The Typography Trap: Why Bold Text is Losing Its Power

The Typography Trap: Why Bold Text is Losing Its Power

I’ve been noticing something annoying lately. Open any technical document, business proposal, or blog post generated by artificial intelligence, and you’ll see bold text everywhere. It’s like someone took a highlighter to every third sentence and decided that was good communication. But here’s the thing: when everything is emphasized, nothing is emphasized.

The tools we have for typographical emphasis are pretty straightforward. Bold, italic, capitals, and underlines. Each has its place, but bold is getting absolutely hammered right now. I suspect AI language models picked up this habit from their training data and amplified it, creating a feedback loop where more and more text gets the bold treatment because that’s what the models think good writing looks like.

Capitals have mostly fallen out of favor, and for good reason. When you READ TEXT IN ALL CAPS it feels like someone is SHOUTING AT YOU. It’s been widely recognized as the typographical equivalent of being that person at the party who talks too loud. Underlines disappeared once hyperlinks took over the web, they’re now permanently associated with clickable text. Both of these forms of emphasis also carry a bit of a stigma from the typewriter era, when they were the only options available beyond just writing normally.

The Subtle Power of Italics

Italics are my go-to for emphasis, though I use them sparingly. They don’t jump out when you’re skimming a page. Instead, they make their presence felt when you’re actually reading the text, following along with the flow of ideas. This is exactly what I want most of the time. When I italicize a word, it’s because I want you to hear that slight vocal stress if you were listening to me speak this paragraph out loud.

I write the way I talk, and italics help convey that spoken rhythm without being aggressive about it. They’re the typographical equivalent of leaning in slightly during a conversation to stress a point, not raising your voice.

When Bold Actually Works

Bold has one superpower that nothing else can match. It catches the eye during a skim. When I’m glancing over a long document looking for something specific, bold text acts like little signposts. This is why headings are almost always bold. They need to help readers navigate, to find the section they’re looking for without reading every word.

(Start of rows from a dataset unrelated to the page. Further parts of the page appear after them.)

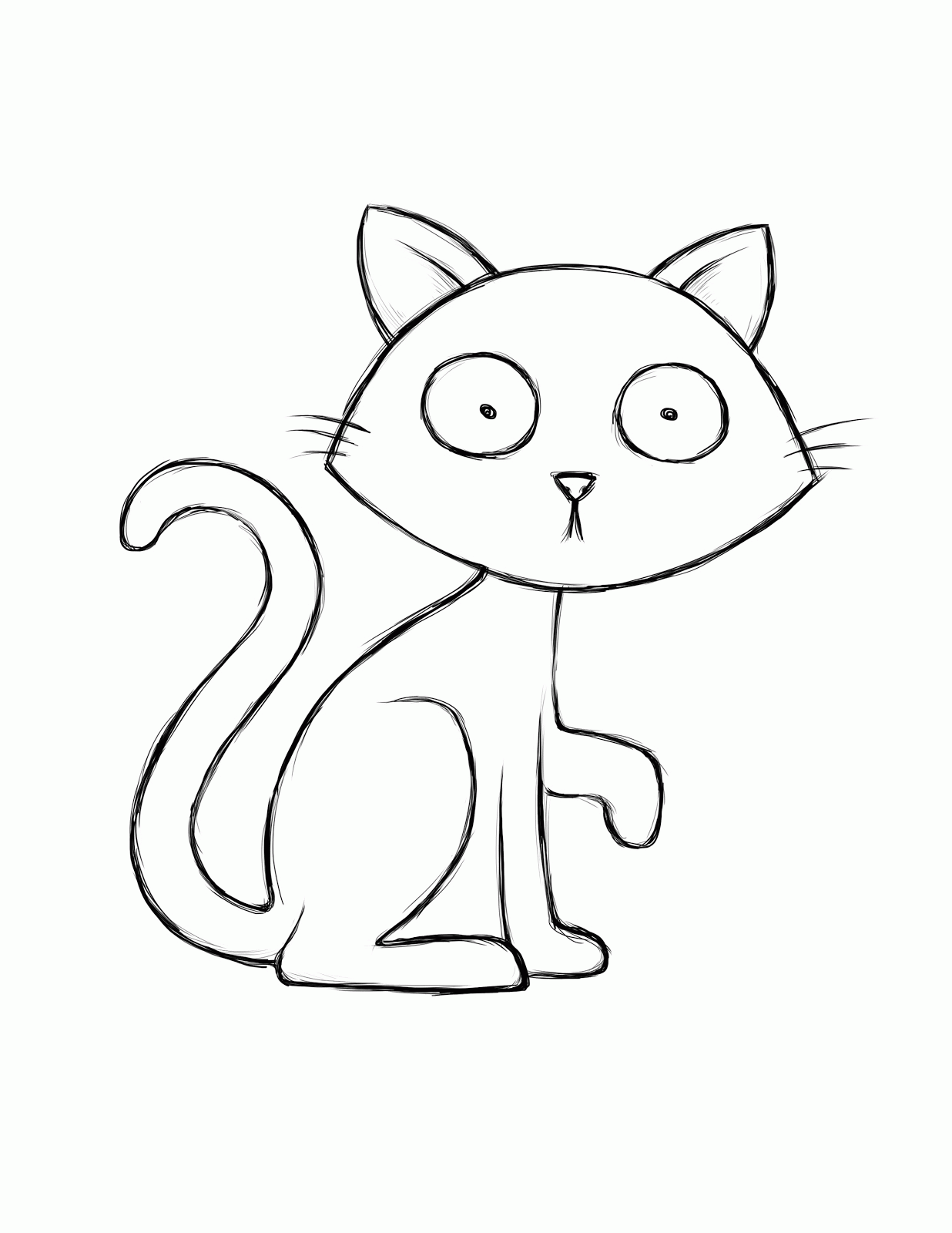 Free Halloween Kitty Coloring Pages Download Free Halloween Kitty 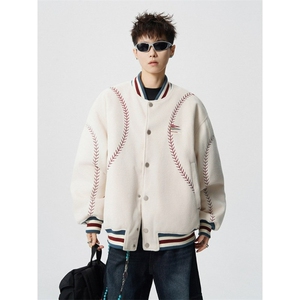 1506-1/MA5031/P76新款潮流冬季宽松棒球棉服男女同款小众设计图片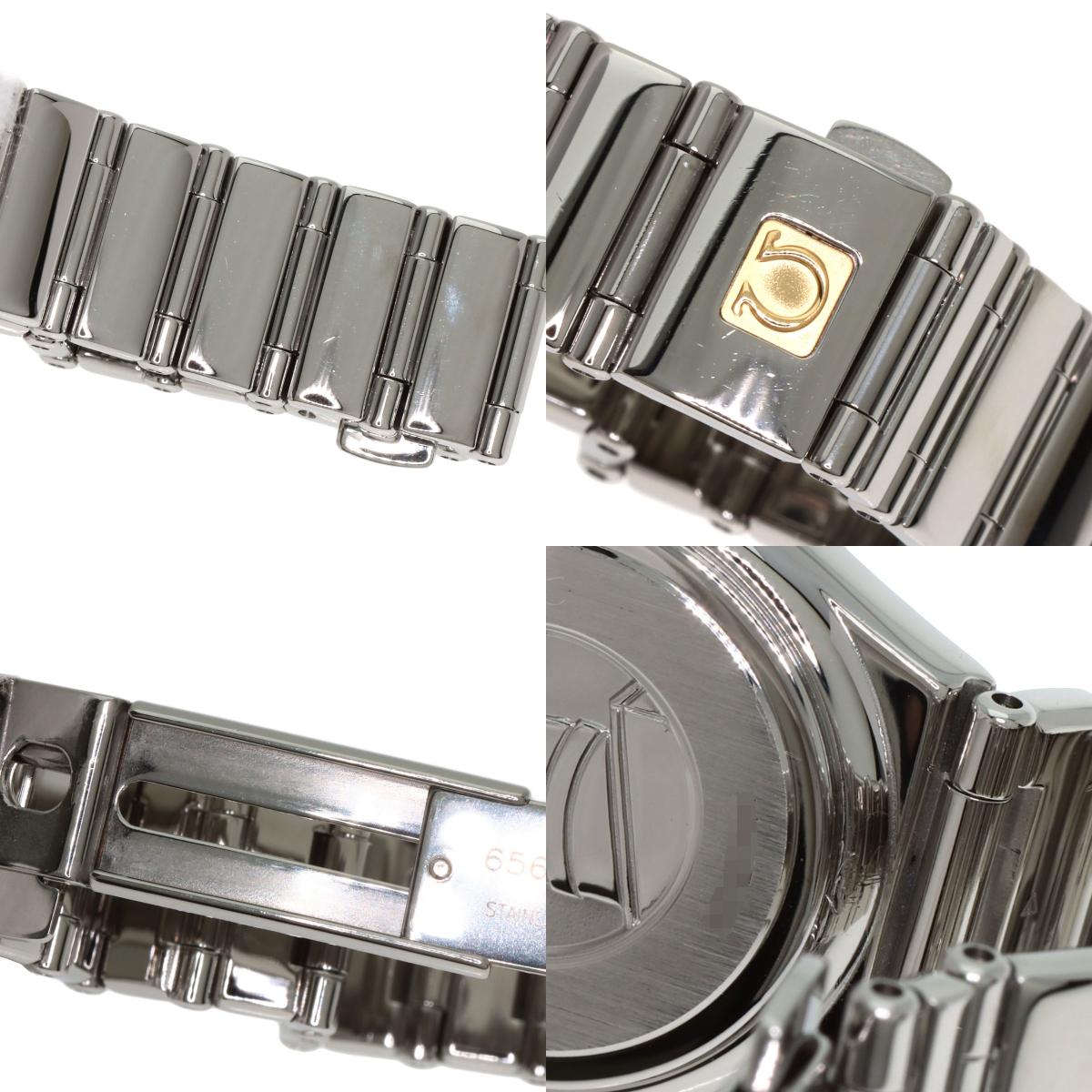 OMEGA Constellation Mini Diamond Watches 1465.71 Stainless Steel/Stainless Steel Ladies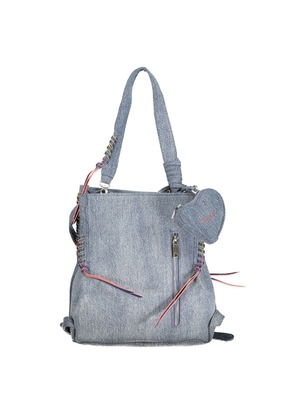 Desigual Azzurro Cotton Women Backpack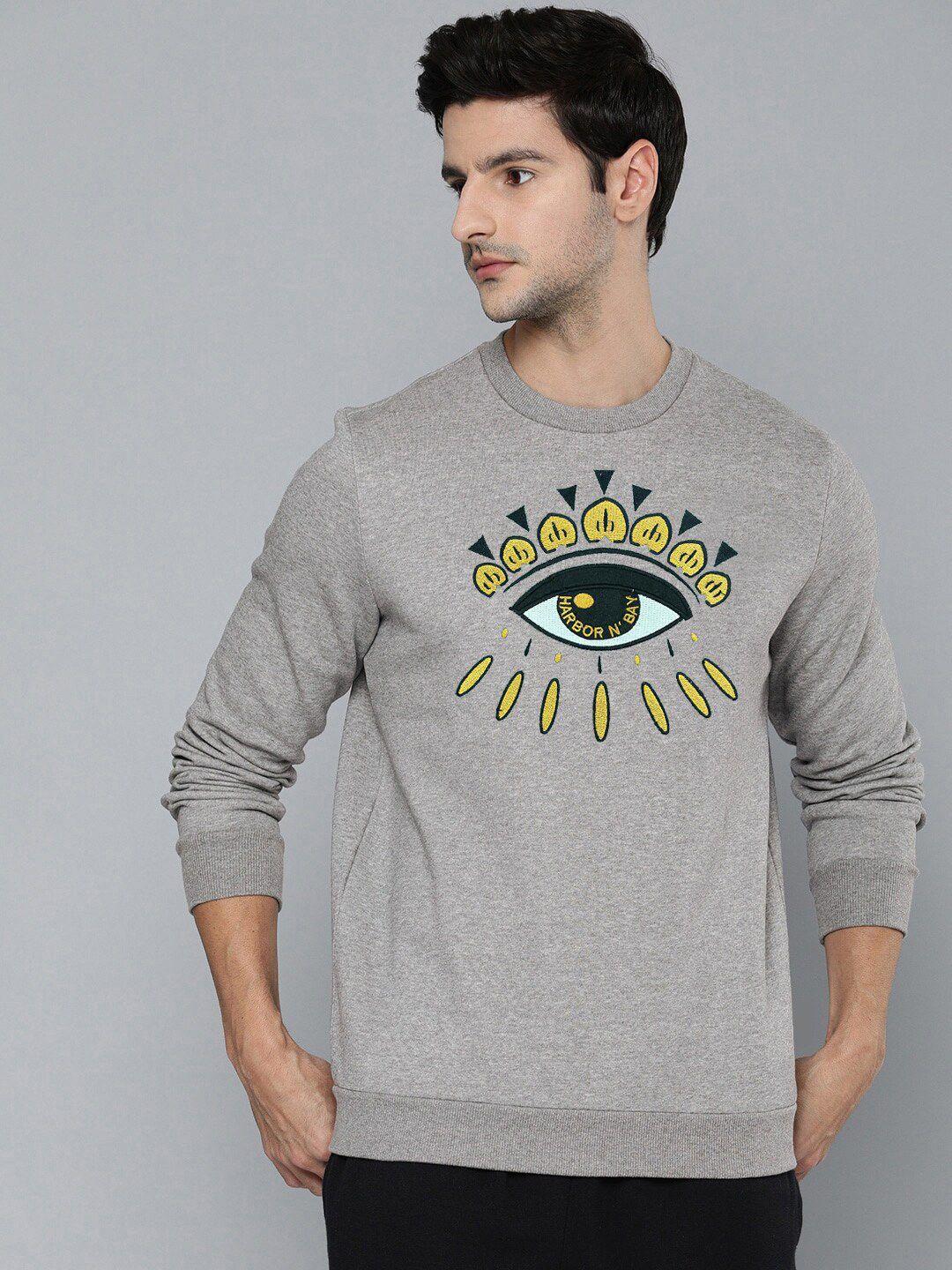 harbor n bay men printed cotton sweatshirt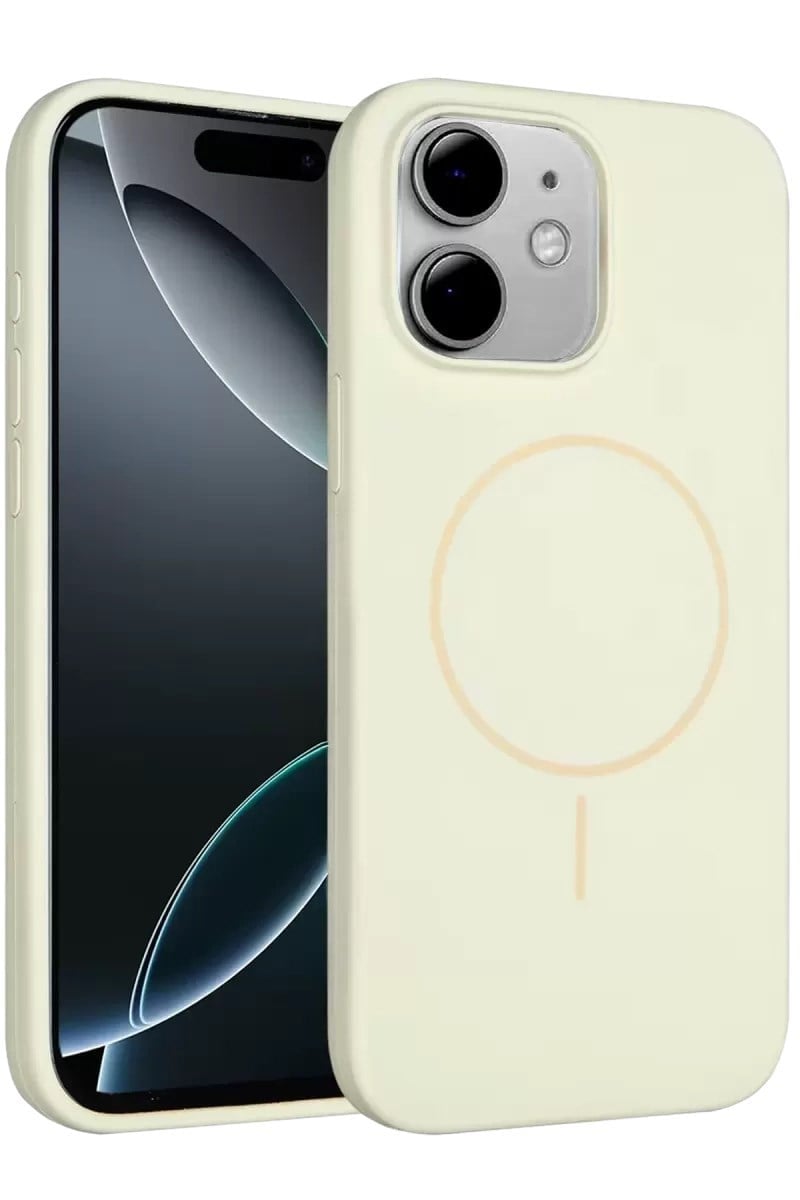 Mey İthalat®   iPhone 11 Kılıf Jully Magsafe Kapak - Bej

But this superpower only works if it’s used sparingly. Scatter bold text throughout your paragraphs and the reader’s eye doesn’t know where to land. Everything becomes noise. The navigation system breaks down.

There’s one specific use of bold within prose that I actually like. When I introduce an unfamiliar term and then explain it, I’ll bold it at the point of explanation. I picked up this technique from an AI textbook by Giarratano and Riley years ago. The idea is simple: when that weird term shows up again twenty pages later and you’ve forgotten what it means, you can glance back through the pages and the bold catches your eye immediately, reminding you where the explanation lives.

The key detail here is bolding at the point of explanation, not necessarily at first use. Sometimes a term appears first in a list like “We handle three processes: frobning, gibbling, and eorchisting.” You don’t bold them there. You bold them later when you actually explain what the hell eorchisting means.

The Callout Alternative

I see a lot of writers trying to make important sentences stand out by bolding the entire sentence within a paragraph. The intent makes sense, but there’s almost always a better tool for the job: callouts. You know those boxes or highlighted sections that sit beside or within the main text? They do everything bold sentences try to do, but better.

Callouts naturally draw the eye even more effectively than bold. They also give you the freedom to reword things specifically for skimmers. You’re not constrained by making the text work both as part of the prose flow and as a standalone highlighted statement. You can optimize for both contexts separately.

The Bullet Point Problem

Another marginal case: bolding the first few words of each bullet point in a list, treating them like mini-headings. I get why people do this. It’s trying to make the list more scannable. But honestly, the bullets themselves already do that job. Your eye naturally catches on those little dots or dashes.

And while we’re at it, bullet lists themselves are overused. Most of the time, a well-written prose paragraph flows better and is more pleasant to read than a stack of bullets. Writing isn’t just about conveying information efficiently, it’s about making the experience enjoyable for your reader. Bullets feel mechanical. Prose feels human.

The Feedback Loop We’re Stuck In

The real problem with AI-generated text isn’t just that it overuses bold. It’s that this writing style is now being fed back into training data for future models. People see AI-written text with excessive bold, they mimic it in their own writing, and that becomes part of the corpus that trains the next generation of models. We’re in a typographical race to the bottom.

I was tempted while writing this to create a deliberately awful paragraph with bold scattered everywhere, just to show you how ridiculous it looks when every third word demands attention. But I realized that would undermine the actual explanation I’m trying to give you. So imagine it instead: a paragraph where important words and key phrases and critical concepts all fight for your attention until your eyes glaze over and you stop reading entirely.

That’s what we’re doing to our readers when we treat bold like a magic wand that makes writing better by sheer force of emphasis. Typography works through contrast and restraint, and right now we’re losing both.